Symphony IL-6 Cutoff Validation Study for Patients at Risk of Severe Sepsis

Recruiting

• Conditions: Severe Sepsis

• Registration Number: NCT05048927
• Lead Sponsor: Bluejay Diagnostics, Inc.

Brief Summary

Symphony IL-6 is a device that quantitates human IL-6 by fluorescence enzyme immunoassay (FEIA) from whole-blood specimens. Use of Symphony IL- 6 removes the need for plasma separation before testing. Symphony IL-6 comprises two components, the Symphony Fluorescence Immunoanalyzer and the Symphony IL-6 Cartridge.
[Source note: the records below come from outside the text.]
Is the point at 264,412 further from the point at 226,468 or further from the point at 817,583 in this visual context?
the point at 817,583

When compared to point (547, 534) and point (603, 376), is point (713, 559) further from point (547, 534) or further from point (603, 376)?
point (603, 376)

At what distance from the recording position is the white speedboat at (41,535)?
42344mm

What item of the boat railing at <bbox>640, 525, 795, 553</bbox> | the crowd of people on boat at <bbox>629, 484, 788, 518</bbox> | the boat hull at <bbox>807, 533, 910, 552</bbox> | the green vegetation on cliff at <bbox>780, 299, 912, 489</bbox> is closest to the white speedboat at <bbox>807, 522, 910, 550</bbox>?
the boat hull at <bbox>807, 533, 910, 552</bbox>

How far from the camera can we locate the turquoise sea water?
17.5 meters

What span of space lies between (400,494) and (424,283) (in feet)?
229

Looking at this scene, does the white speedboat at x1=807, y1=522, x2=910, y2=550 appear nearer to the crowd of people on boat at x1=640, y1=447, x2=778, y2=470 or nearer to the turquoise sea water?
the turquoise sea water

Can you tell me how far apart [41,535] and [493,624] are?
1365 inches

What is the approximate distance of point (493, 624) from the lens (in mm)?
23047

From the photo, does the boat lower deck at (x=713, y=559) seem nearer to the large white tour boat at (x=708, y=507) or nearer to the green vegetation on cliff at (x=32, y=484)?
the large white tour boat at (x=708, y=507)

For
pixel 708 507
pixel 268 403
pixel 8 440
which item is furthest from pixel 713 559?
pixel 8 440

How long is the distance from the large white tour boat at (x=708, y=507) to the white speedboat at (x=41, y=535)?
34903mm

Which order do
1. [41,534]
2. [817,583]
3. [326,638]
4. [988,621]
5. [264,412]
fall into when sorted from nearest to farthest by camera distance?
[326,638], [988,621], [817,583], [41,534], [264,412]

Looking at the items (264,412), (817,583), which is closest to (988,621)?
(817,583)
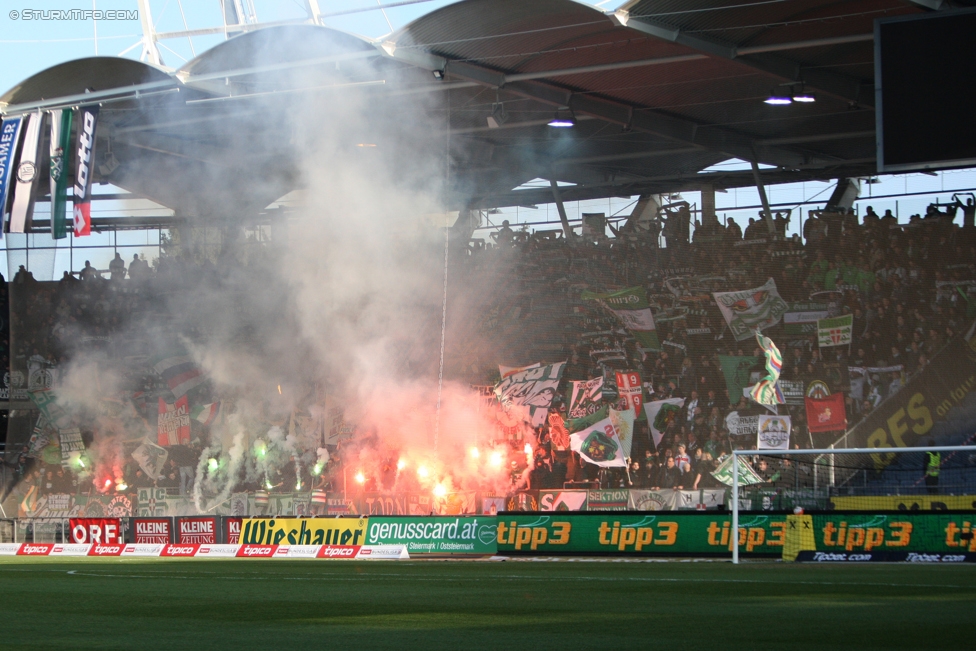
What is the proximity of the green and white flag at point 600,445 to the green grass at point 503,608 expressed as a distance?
31.5 ft

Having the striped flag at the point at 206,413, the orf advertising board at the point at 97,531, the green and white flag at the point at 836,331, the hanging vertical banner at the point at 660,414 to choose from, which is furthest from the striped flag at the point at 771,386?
the striped flag at the point at 206,413

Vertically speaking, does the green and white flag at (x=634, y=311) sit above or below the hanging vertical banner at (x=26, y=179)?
below

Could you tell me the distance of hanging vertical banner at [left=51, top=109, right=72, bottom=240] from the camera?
78.2 ft

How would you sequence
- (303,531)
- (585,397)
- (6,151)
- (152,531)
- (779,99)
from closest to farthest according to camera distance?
1. (303,531)
2. (152,531)
3. (779,99)
4. (6,151)
5. (585,397)

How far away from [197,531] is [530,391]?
7993 mm

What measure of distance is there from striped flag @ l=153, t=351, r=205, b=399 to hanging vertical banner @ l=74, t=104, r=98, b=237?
5.54 metres

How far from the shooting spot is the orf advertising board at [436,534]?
60.8 ft

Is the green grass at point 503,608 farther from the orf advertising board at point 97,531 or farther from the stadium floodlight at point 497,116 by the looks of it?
the stadium floodlight at point 497,116

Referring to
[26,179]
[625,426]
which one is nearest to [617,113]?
[625,426]

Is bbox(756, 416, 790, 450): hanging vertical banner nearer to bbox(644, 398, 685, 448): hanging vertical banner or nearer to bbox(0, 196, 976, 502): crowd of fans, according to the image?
bbox(0, 196, 976, 502): crowd of fans

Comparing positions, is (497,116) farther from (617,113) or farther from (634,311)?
(634,311)

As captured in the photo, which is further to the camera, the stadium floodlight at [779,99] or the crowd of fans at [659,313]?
the crowd of fans at [659,313]

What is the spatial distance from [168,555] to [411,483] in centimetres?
665

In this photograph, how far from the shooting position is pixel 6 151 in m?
24.3
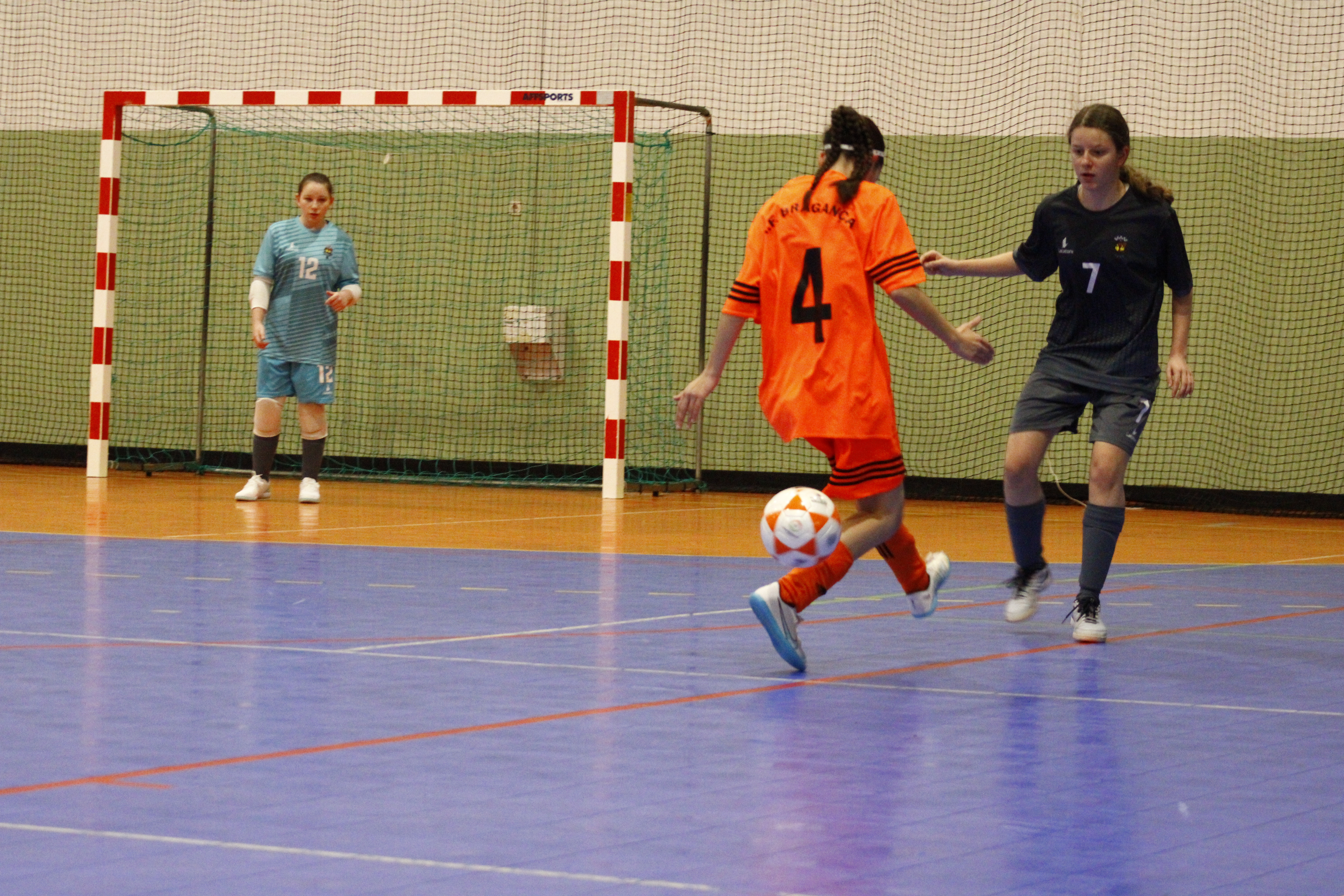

Whole blood is added to the cartridge and then up to six cartridges can be inserted into the immunoanalyzer. After 20 minutes a readout and printout are given with a quantitative IL-6 concentration. The used cartridges are fully enclosed and can be easily disposed of in general hospital bio-waste. Given the nature of this device and its portability, there is potential for future deployment as a point-of-care (POC) device.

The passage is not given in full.